The Human Rights Measurement Initiative finds that Turkmenistan is fulfilling 74.9% of what it should be fulfilling for the right to health based on its level of income.

In 2016, life expectancy for males in Turkmenistan was 65 and for females 72 years.

The most common causes of death in Turkmenistan are cardiovascular disease, cancer, and respiratory disease. Major health factors are poor diet, polluted drinking water, and the industrial and agricultural pollutants that are especially concentrated in the northeastern areas near the Amu Darya River and the Aral Sea. The reported occurrence of human immunodeficiency virus (HIV) has been less than 0.1 percent. However, sharp increases in drug trafficking through Turkmenistan are likely to increase that figure substantially.

President Saparmurat Niyazov constructed the Walk of Health, a 36 kilometre concrete stairway running along the Kopet Dag mountains, which was intended to improve the health of citizens.
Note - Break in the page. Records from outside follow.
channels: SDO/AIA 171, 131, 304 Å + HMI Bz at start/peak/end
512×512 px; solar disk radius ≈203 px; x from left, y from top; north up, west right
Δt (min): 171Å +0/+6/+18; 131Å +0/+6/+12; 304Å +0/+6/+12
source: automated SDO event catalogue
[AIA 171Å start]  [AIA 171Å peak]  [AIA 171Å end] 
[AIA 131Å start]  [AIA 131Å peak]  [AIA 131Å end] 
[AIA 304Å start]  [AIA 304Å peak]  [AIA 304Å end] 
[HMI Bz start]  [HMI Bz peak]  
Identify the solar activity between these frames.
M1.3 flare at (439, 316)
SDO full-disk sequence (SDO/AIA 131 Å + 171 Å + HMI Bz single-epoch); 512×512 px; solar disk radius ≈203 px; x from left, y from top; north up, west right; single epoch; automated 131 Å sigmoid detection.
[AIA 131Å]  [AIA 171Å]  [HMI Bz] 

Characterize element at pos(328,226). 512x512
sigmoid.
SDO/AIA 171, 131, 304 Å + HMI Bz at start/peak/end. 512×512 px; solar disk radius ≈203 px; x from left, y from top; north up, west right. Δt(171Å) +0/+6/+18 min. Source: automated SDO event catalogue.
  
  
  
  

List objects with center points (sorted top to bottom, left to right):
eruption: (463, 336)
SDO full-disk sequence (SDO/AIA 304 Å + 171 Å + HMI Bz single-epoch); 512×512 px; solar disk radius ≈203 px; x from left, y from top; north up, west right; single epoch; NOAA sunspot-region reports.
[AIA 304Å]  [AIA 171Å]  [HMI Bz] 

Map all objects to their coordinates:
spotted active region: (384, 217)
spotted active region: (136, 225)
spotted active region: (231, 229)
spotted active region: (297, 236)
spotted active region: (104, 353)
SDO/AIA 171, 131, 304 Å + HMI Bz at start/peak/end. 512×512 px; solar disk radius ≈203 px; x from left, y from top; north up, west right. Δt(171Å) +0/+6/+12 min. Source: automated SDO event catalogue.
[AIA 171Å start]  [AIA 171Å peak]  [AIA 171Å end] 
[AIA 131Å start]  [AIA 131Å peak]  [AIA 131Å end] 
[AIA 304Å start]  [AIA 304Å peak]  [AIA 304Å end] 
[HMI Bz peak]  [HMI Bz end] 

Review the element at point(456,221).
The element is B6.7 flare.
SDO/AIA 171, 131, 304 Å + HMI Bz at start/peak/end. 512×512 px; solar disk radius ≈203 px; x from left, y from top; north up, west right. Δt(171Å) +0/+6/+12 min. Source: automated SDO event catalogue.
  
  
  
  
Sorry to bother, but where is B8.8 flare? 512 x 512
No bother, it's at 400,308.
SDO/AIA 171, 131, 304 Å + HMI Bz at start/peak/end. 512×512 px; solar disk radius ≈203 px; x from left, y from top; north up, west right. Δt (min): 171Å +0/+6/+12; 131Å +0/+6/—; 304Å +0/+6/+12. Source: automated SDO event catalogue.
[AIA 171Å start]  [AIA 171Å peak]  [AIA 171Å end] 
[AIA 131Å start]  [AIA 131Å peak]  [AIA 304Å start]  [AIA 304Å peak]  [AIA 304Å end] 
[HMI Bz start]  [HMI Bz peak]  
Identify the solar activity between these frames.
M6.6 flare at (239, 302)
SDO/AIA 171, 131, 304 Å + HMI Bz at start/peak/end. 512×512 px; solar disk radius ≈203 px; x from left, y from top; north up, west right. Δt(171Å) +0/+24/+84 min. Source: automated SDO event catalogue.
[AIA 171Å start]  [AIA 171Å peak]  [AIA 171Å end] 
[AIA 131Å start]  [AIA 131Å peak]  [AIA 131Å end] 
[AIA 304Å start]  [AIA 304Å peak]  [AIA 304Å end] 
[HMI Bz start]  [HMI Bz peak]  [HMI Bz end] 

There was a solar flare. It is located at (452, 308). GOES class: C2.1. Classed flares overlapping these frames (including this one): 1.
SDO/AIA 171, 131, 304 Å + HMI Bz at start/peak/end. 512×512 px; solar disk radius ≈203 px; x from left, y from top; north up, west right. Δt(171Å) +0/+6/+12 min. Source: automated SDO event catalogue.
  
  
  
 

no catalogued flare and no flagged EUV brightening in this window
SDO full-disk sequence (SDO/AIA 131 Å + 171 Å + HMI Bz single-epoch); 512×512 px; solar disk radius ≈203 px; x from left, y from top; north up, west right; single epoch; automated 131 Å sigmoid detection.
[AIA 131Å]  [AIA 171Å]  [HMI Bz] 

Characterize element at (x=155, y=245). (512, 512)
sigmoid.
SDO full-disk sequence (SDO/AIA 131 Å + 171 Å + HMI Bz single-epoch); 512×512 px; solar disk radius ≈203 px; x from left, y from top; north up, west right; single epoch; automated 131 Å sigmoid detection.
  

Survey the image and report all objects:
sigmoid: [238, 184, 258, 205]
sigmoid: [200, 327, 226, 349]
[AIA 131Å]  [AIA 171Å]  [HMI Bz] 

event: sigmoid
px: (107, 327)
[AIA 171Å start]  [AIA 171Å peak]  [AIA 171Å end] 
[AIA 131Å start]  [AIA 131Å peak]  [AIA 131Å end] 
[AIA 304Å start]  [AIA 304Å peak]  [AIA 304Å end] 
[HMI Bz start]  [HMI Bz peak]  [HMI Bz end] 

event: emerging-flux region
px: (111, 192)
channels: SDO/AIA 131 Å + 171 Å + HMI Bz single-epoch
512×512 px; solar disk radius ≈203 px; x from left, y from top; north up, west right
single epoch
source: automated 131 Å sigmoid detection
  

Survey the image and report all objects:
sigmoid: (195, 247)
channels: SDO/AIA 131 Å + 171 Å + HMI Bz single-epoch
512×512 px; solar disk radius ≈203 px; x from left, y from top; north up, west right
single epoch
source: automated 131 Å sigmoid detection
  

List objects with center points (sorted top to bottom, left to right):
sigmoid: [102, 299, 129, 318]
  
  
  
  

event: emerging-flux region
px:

All ministers, members of parliament and civil servants were ordered to walk the length of it once a year.

The sale of tobacco products in the country was banned by president Gurbanguly Berdymukhamedow in January 2016. A fine of 6,900 manats is imposed on any shop selling cigarettes. Atadurd Odmanov, the head of the State Service for Protecting the Security of a Healthy Society, was earlier stripped of the rank of Colonel because of his failure to persuade smokers to quit.